## Instructions to follow
Substitute "most distant" for "farthest" in the data below, leave everything else unchanged, and give the revised text without the pictures.

## Spatial question data
┄┄┄┄┄┄┄┄┄┄┄┄┄┄┄┄┄┄┄┄
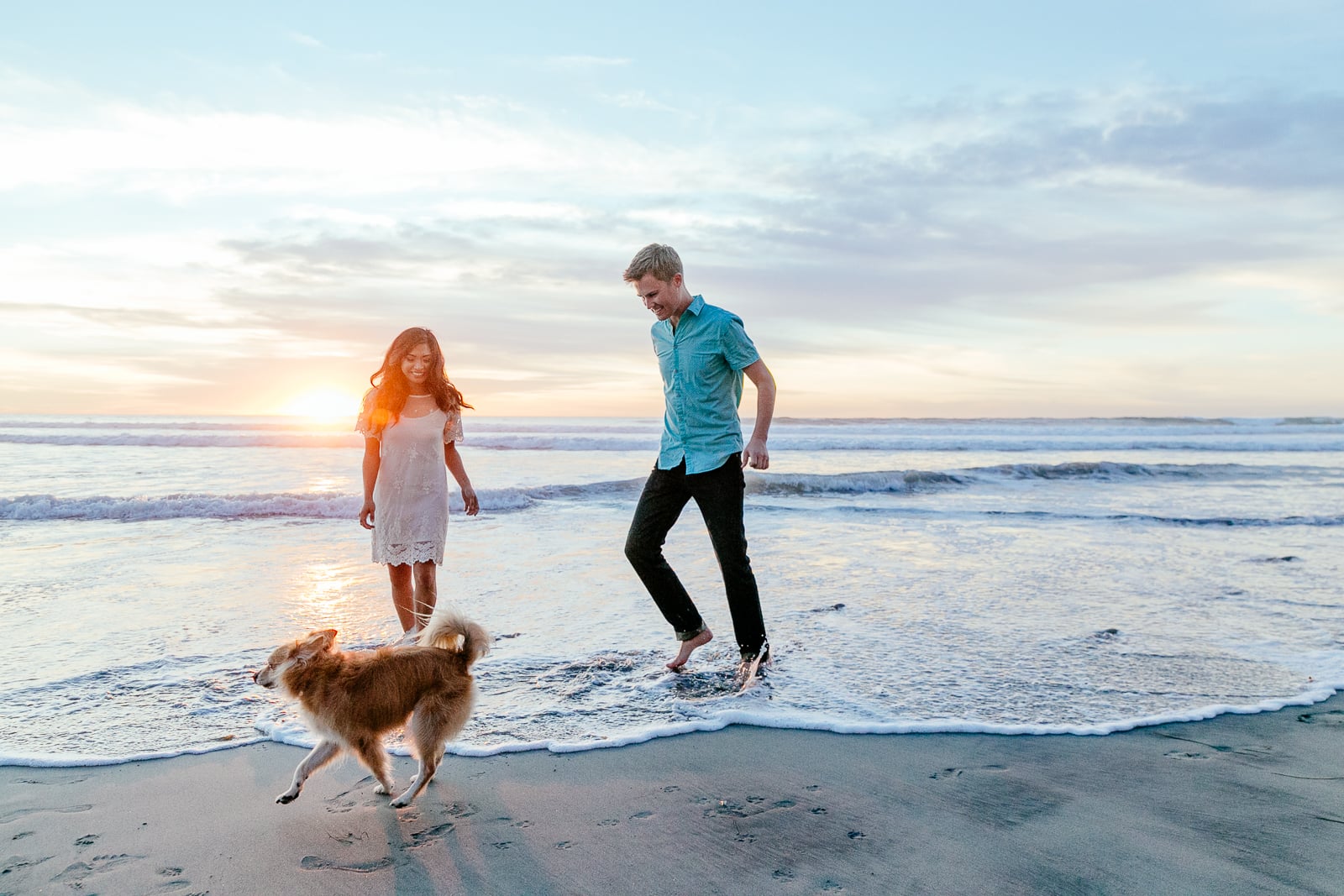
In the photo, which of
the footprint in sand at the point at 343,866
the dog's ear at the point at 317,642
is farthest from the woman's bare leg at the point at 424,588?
the footprint in sand at the point at 343,866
┄┄┄┄┄┄┄┄┄┄┄┄┄┄┄┄┄┄┄┄
## Result of this exercise
In the photo, which of
the footprint in sand at the point at 343,866
the dog's ear at the point at 317,642
is most distant from the woman's bare leg at the point at 424,588?
the footprint in sand at the point at 343,866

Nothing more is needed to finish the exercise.